▸ **Source data**:
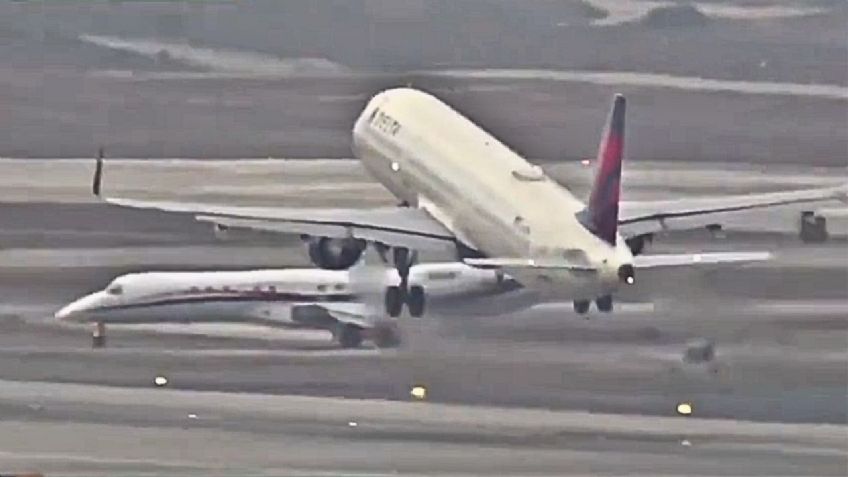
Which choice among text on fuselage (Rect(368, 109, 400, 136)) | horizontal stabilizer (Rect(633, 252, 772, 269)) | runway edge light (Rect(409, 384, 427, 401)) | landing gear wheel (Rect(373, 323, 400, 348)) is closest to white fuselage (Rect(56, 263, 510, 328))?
landing gear wheel (Rect(373, 323, 400, 348))

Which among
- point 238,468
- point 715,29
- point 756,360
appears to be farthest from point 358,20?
point 238,468

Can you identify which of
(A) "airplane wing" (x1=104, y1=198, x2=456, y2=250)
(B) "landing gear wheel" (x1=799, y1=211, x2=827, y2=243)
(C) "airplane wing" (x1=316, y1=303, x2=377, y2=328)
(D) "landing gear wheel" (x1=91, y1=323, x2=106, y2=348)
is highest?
(A) "airplane wing" (x1=104, y1=198, x2=456, y2=250)

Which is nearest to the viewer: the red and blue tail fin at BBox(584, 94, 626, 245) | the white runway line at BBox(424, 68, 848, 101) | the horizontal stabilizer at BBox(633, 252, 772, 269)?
the horizontal stabilizer at BBox(633, 252, 772, 269)

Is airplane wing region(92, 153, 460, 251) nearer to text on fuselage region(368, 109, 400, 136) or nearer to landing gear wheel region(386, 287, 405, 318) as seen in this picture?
landing gear wheel region(386, 287, 405, 318)

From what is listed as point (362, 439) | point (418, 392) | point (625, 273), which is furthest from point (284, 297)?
point (362, 439)

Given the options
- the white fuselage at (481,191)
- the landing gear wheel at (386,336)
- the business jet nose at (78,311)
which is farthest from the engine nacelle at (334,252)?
the business jet nose at (78,311)

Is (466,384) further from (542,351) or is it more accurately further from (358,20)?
(358,20)

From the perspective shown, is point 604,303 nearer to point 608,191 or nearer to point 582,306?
point 582,306
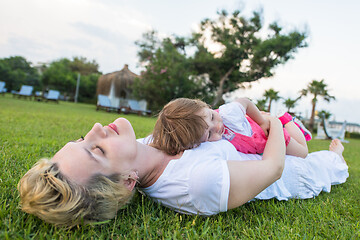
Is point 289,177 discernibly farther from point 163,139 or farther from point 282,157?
point 163,139

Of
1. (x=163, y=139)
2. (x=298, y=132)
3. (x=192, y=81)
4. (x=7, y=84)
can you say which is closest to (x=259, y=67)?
(x=192, y=81)

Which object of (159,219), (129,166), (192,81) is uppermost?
(192,81)

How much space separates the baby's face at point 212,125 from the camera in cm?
193

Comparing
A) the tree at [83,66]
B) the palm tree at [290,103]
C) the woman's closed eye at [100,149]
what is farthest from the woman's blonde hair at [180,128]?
the tree at [83,66]

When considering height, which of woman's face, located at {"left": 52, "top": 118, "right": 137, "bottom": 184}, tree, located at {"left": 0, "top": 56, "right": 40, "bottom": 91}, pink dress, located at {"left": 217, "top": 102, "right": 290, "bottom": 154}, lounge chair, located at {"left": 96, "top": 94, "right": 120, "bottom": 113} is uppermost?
tree, located at {"left": 0, "top": 56, "right": 40, "bottom": 91}

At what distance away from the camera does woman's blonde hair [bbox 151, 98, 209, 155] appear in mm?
1794

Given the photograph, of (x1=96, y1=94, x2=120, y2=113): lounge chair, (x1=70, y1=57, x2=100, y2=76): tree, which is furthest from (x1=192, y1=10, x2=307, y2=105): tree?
(x1=70, y1=57, x2=100, y2=76): tree

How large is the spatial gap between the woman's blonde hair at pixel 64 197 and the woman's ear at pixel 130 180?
9 centimetres

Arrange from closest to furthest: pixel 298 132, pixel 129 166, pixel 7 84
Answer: pixel 129 166 < pixel 298 132 < pixel 7 84

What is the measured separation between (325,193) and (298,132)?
0.66m

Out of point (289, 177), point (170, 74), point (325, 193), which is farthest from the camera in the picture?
point (170, 74)

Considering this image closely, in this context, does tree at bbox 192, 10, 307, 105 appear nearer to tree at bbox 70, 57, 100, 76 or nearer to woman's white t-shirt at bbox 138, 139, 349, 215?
woman's white t-shirt at bbox 138, 139, 349, 215

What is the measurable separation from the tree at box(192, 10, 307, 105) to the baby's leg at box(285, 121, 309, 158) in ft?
57.6

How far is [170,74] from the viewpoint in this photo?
1931cm
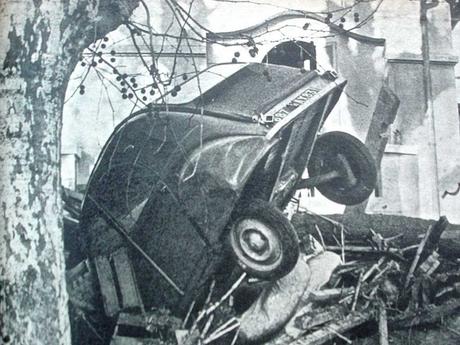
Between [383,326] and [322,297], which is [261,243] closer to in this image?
[322,297]

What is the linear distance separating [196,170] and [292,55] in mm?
2801


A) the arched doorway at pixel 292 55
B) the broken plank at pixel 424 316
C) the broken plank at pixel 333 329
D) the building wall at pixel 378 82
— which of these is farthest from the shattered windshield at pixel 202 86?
the broken plank at pixel 424 316

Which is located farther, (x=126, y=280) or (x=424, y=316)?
(x=424, y=316)

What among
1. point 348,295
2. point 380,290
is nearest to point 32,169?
point 348,295

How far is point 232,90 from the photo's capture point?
198 inches

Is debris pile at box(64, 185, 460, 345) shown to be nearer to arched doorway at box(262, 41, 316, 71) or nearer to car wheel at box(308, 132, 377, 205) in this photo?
car wheel at box(308, 132, 377, 205)

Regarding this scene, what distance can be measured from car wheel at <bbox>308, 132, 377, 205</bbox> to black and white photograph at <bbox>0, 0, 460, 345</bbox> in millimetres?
16

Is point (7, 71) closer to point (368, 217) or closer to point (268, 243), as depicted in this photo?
point (268, 243)

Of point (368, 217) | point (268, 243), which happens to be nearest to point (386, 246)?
Result: point (368, 217)

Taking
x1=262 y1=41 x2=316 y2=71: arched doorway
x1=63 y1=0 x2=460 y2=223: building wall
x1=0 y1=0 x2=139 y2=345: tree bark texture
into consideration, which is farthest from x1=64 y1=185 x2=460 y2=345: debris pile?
x1=262 y1=41 x2=316 y2=71: arched doorway

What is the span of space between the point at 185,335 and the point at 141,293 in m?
0.63

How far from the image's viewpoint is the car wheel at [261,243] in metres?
4.24

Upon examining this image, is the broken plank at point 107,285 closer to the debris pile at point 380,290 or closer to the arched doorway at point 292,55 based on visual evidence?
the debris pile at point 380,290

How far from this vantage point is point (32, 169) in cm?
305
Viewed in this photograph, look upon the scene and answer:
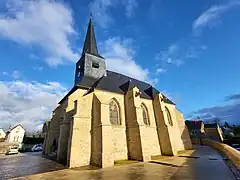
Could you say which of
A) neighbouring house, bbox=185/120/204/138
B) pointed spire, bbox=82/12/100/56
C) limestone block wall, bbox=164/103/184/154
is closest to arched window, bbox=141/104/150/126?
limestone block wall, bbox=164/103/184/154

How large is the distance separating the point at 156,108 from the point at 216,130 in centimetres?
3827

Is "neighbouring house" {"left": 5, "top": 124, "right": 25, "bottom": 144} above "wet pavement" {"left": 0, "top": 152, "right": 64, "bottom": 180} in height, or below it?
above

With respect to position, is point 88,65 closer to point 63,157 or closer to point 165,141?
point 63,157

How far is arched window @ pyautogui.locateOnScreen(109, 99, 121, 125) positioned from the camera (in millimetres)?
14752

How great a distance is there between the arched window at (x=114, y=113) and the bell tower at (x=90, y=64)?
17.5ft

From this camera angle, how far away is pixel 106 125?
1224cm

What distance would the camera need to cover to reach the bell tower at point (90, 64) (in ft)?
61.7

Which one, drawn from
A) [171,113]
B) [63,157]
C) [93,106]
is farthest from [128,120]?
[171,113]

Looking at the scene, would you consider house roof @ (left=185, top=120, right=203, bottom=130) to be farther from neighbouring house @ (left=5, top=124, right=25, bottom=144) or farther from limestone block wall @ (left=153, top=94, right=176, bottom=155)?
neighbouring house @ (left=5, top=124, right=25, bottom=144)

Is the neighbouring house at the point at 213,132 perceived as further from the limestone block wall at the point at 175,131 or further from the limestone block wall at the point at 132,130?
the limestone block wall at the point at 132,130

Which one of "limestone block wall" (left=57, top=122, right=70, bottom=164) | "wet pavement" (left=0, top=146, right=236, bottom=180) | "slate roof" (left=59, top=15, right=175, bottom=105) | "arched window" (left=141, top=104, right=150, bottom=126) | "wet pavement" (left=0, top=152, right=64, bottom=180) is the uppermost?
"slate roof" (left=59, top=15, right=175, bottom=105)

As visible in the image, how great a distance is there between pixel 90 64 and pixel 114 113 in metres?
8.10

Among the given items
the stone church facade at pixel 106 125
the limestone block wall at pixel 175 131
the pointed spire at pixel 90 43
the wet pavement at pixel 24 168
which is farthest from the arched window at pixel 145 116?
the pointed spire at pixel 90 43

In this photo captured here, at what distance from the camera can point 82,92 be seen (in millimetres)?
16375
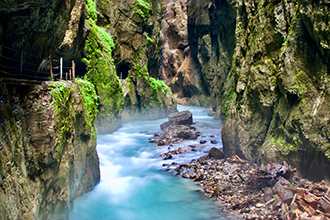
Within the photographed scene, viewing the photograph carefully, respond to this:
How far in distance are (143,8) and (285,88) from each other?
2309 centimetres

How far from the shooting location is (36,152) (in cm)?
490

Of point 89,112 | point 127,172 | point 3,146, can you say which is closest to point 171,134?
point 127,172

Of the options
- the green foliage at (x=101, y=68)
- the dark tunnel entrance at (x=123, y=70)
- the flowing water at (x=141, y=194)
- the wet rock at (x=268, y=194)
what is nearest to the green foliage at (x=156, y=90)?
the dark tunnel entrance at (x=123, y=70)

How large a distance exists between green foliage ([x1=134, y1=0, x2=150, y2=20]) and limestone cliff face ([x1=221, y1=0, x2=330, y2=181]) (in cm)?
1779

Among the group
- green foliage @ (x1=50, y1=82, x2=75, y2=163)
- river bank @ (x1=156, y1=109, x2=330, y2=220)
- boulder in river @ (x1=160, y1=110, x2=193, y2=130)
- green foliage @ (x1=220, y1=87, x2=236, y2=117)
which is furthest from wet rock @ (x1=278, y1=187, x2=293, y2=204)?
green foliage @ (x1=220, y1=87, x2=236, y2=117)

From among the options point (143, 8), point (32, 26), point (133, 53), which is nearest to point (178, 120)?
point (133, 53)

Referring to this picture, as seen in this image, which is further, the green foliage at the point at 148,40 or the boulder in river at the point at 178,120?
the green foliage at the point at 148,40

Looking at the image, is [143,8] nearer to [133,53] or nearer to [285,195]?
[133,53]

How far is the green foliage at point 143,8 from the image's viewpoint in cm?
2634

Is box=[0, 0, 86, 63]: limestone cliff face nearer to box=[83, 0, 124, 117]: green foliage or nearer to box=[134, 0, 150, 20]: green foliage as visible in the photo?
box=[83, 0, 124, 117]: green foliage

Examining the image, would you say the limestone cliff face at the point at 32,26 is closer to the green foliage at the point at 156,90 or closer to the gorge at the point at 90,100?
the gorge at the point at 90,100

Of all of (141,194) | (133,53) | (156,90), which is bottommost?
(141,194)

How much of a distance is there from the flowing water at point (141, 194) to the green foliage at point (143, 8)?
1852 cm

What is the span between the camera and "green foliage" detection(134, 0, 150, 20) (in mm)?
26344
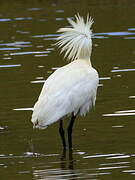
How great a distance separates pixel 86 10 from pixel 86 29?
61.7 ft

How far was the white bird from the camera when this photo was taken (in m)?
12.4

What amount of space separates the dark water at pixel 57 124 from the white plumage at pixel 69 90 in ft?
1.89

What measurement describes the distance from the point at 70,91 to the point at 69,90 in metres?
0.02

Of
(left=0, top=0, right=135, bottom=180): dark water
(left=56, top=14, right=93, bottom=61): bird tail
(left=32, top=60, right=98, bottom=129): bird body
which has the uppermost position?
(left=56, top=14, right=93, bottom=61): bird tail

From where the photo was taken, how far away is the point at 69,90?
41.5ft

▸ **Job**: Arrange the lines of the items above, from the line containing "What amount of" through the end of the items, as a numbered list, leaving out blank lines.

▸ **Answer**:
1. What amount of space separates the dark water at pixel 57 124 from the white plumage at pixel 69 90 in ft?
2. 1.89
3. What measurement describes the distance from the point at 70,91 to the point at 69,90 in metres?
4. 0.02
5. Of
6. (left=0, top=0, right=135, bottom=180): dark water
7. (left=56, top=14, right=93, bottom=61): bird tail
8. (left=32, top=60, right=98, bottom=129): bird body
9. which has the uppermost position?
10. (left=56, top=14, right=93, bottom=61): bird tail
11. From where the photo was taken, how far away is the point at 69,90?
12. 41.5ft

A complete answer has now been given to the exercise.